For larger ones like StableDiffusion which will not fit entirely on the GPU, you will get an HIP OutOfMemory error:

torch.cuda.OutOfMemoryError: HIP out of memory. Tried to allocate 1.62 GiB. GPU

You can try to use accelerate, but it fails on models such as StableDiffusion which do not have named parameters. But cpu_offload() works pretty well:

from diffusers import StableDiffusion3Pipeline
pipe = StableDiffusion3Pipeline.from_pretrained(model_dir, torch_dtype=torch.float16, local_files_only=True, text_encoder_3=None, tokenizer_3=None, low_cpu_mem_usage=False, device_map=None).to("cuda")
pipe.enable_model_cpu_offload()

Again, from rocm-smi:

VRAM%  GPU%
84%   100%

Getting back to that accelerate, here is the config file it generated when I instructed it to use GPUs 0 and 1 (Radeon 7700 and the Ryzen integrated GPU, respectively):

compute_environment: LOCAL_MACHINE
debug: false
distributed_type: MULTI_GPU
downcast_bf16: 'no'
enable_cpu_affinity: false
gpu_ids: 0,1
machine_rank: 0
main_training_function: main
mixed_precision: fp16
num_machines: 1
num_processes: 2
rdzv_backend: static
same_network: true
tpu_env: []
tpu_use_cluster: false
tpu_use_sudo: false
use_cpu: false

The problem with accelerate is that unless you can run infer_auto_device_map(model), it doesn’t split the model across multiple GPUs, and it just falls back to the CPU. And when the model doesn’t have named parameters, infer_auto_device throws an error.

Well, that’s where my Framework 16 is at in terms of PyTorch usage. Hope this is useful.

EDIT: After looking into the accelerate docs, I found a reliable way to load to the 7700, then the integrated CPU, then finally to memory/disk, using just diffusers/transformers:

memspec={0: "8GiB", 1: "3GiB"} 
model = AutoModelForCausalLM.from_pretrained(model_name, local_files_only=True, device_map="auto", max_memory=memspec, torch_dtype=torch.float16, offload_folder="/tmp/accelerate-weights")

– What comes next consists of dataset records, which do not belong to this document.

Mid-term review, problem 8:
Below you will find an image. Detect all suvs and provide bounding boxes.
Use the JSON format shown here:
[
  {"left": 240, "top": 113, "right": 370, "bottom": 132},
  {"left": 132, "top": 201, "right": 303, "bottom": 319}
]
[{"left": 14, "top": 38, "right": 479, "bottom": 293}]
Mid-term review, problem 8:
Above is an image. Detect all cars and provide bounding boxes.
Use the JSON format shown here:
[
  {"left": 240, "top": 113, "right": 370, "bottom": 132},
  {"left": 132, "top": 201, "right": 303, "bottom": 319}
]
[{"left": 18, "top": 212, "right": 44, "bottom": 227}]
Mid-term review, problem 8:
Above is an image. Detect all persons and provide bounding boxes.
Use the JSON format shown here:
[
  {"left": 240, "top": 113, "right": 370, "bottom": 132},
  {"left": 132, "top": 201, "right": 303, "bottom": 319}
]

It automagically works just as you’d like it to. I set device 1, the iGPU, to 1GB less than I have allocated to it in BIOS (4GB), as I had observed that my system uses a little under 1GB of memory on the iGPU during normal use. Just for fun, I tried setting the value for the iGPU to “4GiB” and got the following error:

RuntimeError: CUDA error: HIPBLAS_STATUS_ALLOC_FAILED when calling hipblasCreate(handle)

So that’s what happens when you reach too far.